Another strategy is to reuse pre-allocated buffers. That is, you avoid reallocating memory. You just allocate memory once and reuse the blocks of memory.
The main API involves allocating a document::parser
, and calling parser.parse()
to create a fully navigable document-object-model (DOM) view of a JSON document. The DOM can be accessed via JSON Pointer paths, or as an iterator (document::iterator(doc)
). See 'Navigating the parsed document' for more.
All examples below use use #include "simdjson.h"
, #include "simdjson.cpp"
and using namespace simdjson;
.
The simplest API to get started is document::parse()
, which allocates a new parser, parses a string, and returns the DOM. This is less efficient if you're going to read multiple documents, but as long as you're only parsing a single document, this will do just fine.
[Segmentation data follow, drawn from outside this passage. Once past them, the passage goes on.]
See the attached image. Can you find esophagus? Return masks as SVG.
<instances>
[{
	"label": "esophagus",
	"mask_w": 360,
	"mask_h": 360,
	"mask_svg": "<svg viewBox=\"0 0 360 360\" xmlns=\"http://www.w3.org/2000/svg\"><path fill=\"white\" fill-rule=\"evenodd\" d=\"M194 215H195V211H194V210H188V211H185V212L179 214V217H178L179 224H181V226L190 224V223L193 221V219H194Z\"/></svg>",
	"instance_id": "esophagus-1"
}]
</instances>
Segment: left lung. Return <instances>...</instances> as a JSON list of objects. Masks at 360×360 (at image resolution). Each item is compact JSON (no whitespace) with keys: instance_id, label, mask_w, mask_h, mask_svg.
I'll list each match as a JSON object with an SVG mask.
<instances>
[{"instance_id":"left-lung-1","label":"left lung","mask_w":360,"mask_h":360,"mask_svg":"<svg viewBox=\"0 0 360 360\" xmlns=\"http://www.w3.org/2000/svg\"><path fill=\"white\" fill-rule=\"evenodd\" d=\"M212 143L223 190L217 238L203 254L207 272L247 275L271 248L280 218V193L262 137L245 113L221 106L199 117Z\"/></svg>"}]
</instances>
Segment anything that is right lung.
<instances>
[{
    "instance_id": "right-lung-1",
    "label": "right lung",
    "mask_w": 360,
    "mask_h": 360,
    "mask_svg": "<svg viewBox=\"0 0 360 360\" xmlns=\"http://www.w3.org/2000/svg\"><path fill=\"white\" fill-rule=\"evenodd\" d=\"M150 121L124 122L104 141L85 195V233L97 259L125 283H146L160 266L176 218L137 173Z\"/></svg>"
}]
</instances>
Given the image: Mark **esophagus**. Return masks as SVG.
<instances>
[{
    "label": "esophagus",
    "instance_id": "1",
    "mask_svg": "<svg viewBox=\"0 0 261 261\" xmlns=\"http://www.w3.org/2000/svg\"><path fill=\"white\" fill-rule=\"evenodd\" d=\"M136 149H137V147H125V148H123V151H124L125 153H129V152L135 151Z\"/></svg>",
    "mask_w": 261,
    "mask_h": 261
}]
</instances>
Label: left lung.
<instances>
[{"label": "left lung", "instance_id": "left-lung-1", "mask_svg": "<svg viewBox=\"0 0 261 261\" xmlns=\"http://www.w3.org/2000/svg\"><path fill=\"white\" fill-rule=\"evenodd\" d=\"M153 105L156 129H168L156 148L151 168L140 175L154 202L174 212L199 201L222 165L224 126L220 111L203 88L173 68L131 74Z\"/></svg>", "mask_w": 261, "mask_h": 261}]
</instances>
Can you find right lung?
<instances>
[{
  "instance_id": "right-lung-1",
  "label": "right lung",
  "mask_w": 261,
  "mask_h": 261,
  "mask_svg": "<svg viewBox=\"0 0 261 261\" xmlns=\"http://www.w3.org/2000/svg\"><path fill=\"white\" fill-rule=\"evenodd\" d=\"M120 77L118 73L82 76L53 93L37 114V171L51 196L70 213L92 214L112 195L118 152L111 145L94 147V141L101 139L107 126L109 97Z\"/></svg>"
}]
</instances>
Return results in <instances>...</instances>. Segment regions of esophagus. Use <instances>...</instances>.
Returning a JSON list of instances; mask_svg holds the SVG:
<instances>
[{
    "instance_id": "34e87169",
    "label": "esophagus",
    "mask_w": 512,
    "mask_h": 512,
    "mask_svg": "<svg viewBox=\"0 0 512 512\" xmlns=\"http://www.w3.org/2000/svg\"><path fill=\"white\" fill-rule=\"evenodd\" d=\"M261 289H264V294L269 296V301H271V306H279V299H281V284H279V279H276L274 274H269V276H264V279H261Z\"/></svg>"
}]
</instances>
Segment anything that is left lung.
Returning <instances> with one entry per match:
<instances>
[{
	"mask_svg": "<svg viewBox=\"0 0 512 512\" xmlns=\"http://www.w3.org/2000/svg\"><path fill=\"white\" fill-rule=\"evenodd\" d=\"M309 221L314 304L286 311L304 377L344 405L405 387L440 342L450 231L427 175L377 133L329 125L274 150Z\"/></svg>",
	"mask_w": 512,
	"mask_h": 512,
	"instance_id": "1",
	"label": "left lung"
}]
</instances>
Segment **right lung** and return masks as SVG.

auto [doc, error] = document::parse(string("[ 1, 2, 3 ]"));
if (error) { cerr << "Error: " << error_meesage(error) << endl; exit(1); }
doc.print_json(cout);
If you're using exceptions, it gets even simpler (simdjson won't use exceptions internally, so you'll only pay the performance cost of exceptions in your own calling code):
document doc = document::parse(string("[ 1, 2, 3 ]"));
doc.print_json(cout);
The simdjson library requires SIMDJSON_PADDING extra bytes at the end of a string (it doesn't matter if the bytes are initialized). The padded_string
class is an easy way to ensure this is accomplished up front and prevent the extra allocation:
document doc = document::parse(padded_string(string("[ 1, 2, 3 ]")));
doc.print_json(cout);
You can also load from a file with get_corpus
:
document doc = document::parse(get_corpus(filename));
doc.print_json(cout);
If you're using simdjson to parse multiple documents, or in a loop, you should allocate a parser once and reuse it (allocation is slow, do it as little as possible!):
// Allocate a parser big enough for all files
document::parser parser;
if (!parser.allocate_capacity(1024*1024)) { exit(1); }
// Read files with the parser, one by one
for (padded_string json : { string("[1, 2, 3]"), string("true"), string("[ true, false ]") }) {
cout << "Parsing " << json.data() << " ..." << endl;
auto [doc, error] = parser.parse(json);
if (error) { cerr << "Error: " << error_message(error) << endl; exit(1); }
doc.print_json(cout);
cout << endl;
}
The simdjson library also support multithreaded JSON streaming through a large file containing many smaller JSON documents in either ndjson or JSON lines format. We support files larger than 4GB.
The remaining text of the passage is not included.